The first major guest at the 28th edition of the Conference of Parties to the United Nations Framework Convention on Climate Change, or COP28, was Prime Minister Narendra Modi. President Joe Biden of the United States is not attending, but various other world leaders, including Italy’s and Britain’s, are present. Mr Modi’s presence is perhaps less attributable to any expected high quality of summit outcomes, and more connected to the close strategic relationship between India and the host country for COP28, the United Arab Emirates. The major work stream at this conference is linked in fact to interim work — which is nonetheless essential thereby. A “global stocktake” will have to be approved to examine how countries are moving along the pathways to their intended nationally determined contributions (NDCs) that they agreed to at the Paris COP in 2015. Depending on the progress on NDCs, and on what climate science reveals about current and future impacts on emissions, it is expected that additional commitments may have to be made.
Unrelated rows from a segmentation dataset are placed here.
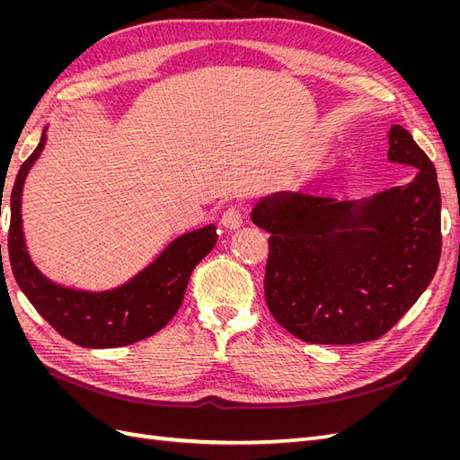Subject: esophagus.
<instances>
[{
    "label": "esophagus",
    "instance_id": "34e87169",
    "mask_svg": "<svg viewBox=\"0 0 460 460\" xmlns=\"http://www.w3.org/2000/svg\"><path fill=\"white\" fill-rule=\"evenodd\" d=\"M242 222H243V218H242L240 211H238V208H234V207L226 208L225 215H222V226L228 228V230H238L242 226Z\"/></svg>",
    "mask_w": 460,
    "mask_h": 460
}]
</instances>
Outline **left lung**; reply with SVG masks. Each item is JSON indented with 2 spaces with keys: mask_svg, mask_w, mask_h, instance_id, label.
<instances>
[{
  "mask_svg": "<svg viewBox=\"0 0 460 460\" xmlns=\"http://www.w3.org/2000/svg\"><path fill=\"white\" fill-rule=\"evenodd\" d=\"M387 137L389 163L416 169L409 184L357 201L320 191H276L253 207L252 220L270 234L264 299L276 323L303 341L378 340L438 270L436 169L399 124Z\"/></svg>",
  "mask_w": 460,
  "mask_h": 460,
  "instance_id": "obj_1",
  "label": "left lung"
}]
</instances>
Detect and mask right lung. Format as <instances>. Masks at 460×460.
I'll use <instances>...</instances> for the list:
<instances>
[{"mask_svg": "<svg viewBox=\"0 0 460 460\" xmlns=\"http://www.w3.org/2000/svg\"><path fill=\"white\" fill-rule=\"evenodd\" d=\"M48 127L26 159L11 191L9 261L13 276L34 309L63 338L88 349H111L146 340L171 323L184 299L191 270L211 253L218 234L208 225L182 234L128 282L103 291L76 289L49 280L26 249L22 232V188L48 142Z\"/></svg>", "mask_w": 460, "mask_h": 460, "instance_id": "1", "label": "right lung"}]
</instances>
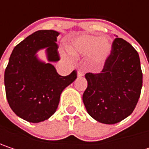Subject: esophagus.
I'll return each mask as SVG.
<instances>
[{
	"label": "esophagus",
	"mask_w": 149,
	"mask_h": 149,
	"mask_svg": "<svg viewBox=\"0 0 149 149\" xmlns=\"http://www.w3.org/2000/svg\"><path fill=\"white\" fill-rule=\"evenodd\" d=\"M84 72H81V71H78L77 72V77H84Z\"/></svg>",
	"instance_id": "esophagus-1"
}]
</instances>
One major announcement that has emerged out of COP28 already is the launch of a fund for the “loss and damage” caused by climate change. This answers a long-standing demand from vulnerable, smaller, and poorer countries. The plan is for this fund to be given almost half a billion US dollars to spend. But the US’ own commitment will be negligible — perhaps $17.5 million. Most will come from the European Union, which has demonstrated far more commitment to the cause of climate action and to equity than the US. The US’ inability to spend taxpayer money on any major climate-related issues and the uncertainty attached to its political transition in 2024 severely limit what can and cannot be done at the multilateral level. The loss and damage fund itself may prove underwhelming eventually. The problem essentially is that it is hard to quantify such loss and damage and that deciding between various alternative allocations of this money may turn out to be a political and procedural nightmare.
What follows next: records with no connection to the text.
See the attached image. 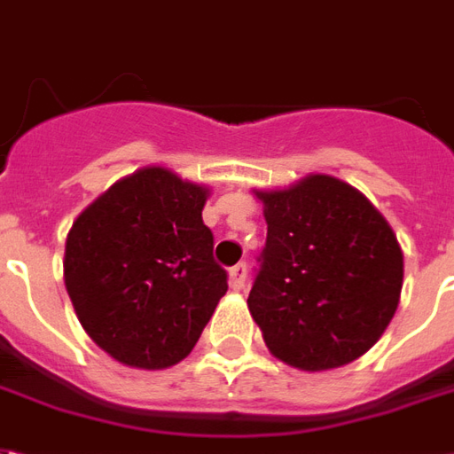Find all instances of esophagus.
I'll return each instance as SVG.
<instances>
[{"instance_id":"obj_1","label":"esophagus","mask_w":454,"mask_h":454,"mask_svg":"<svg viewBox=\"0 0 454 454\" xmlns=\"http://www.w3.org/2000/svg\"><path fill=\"white\" fill-rule=\"evenodd\" d=\"M247 283V263H237L230 268V286L231 290H241Z\"/></svg>"}]
</instances>
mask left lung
<instances>
[{
    "mask_svg": "<svg viewBox=\"0 0 454 454\" xmlns=\"http://www.w3.org/2000/svg\"><path fill=\"white\" fill-rule=\"evenodd\" d=\"M256 195L268 234L249 309L270 353L309 372L360 358L399 304L403 256L392 227L365 195L324 174Z\"/></svg>",
    "mask_w": 454,
    "mask_h": 454,
    "instance_id": "left-lung-1",
    "label": "left lung"
}]
</instances>
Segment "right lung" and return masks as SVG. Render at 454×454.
Segmentation results:
<instances>
[{"instance_id": "obj_1", "label": "right lung", "mask_w": 454, "mask_h": 454, "mask_svg": "<svg viewBox=\"0 0 454 454\" xmlns=\"http://www.w3.org/2000/svg\"><path fill=\"white\" fill-rule=\"evenodd\" d=\"M203 186L142 168L79 215L65 247V286L98 348L159 370L191 353L227 293L203 223Z\"/></svg>"}]
</instances>
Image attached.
The broader question of climate finance, however, is likely to dominate discussions in the remaining days of this COP. Mr Modi, when making India’s net zero commitment for 2070 at the Glasgow COP two years ago, was quite clear that any such commitment could be conditional only on the availability of technology and finance. Financial flows have, however, not been scaled up sufficiently. Driven by activists’ concerns, in fact, financing mitigation — the reduction of emission — has also taken the back seat in political energy to financing the adaptation to climate change or to loss and damage. However, it is necessary that the primary issue for COP remain the scaling up of finance, especially private finance, into activities that ensure that emission does not increase. In this context, at least one major move has been the host nation’s commitment of a $30 billion climate fund that will focus on mobilising seven to eight times that amount in private finance in the next decades. The Prime Minister has offered to host COP33 five years from now, in 2028. By that time the Indian leadership in this field — especially in the raising and efficient disbursement of climate finance — should have been made apparent.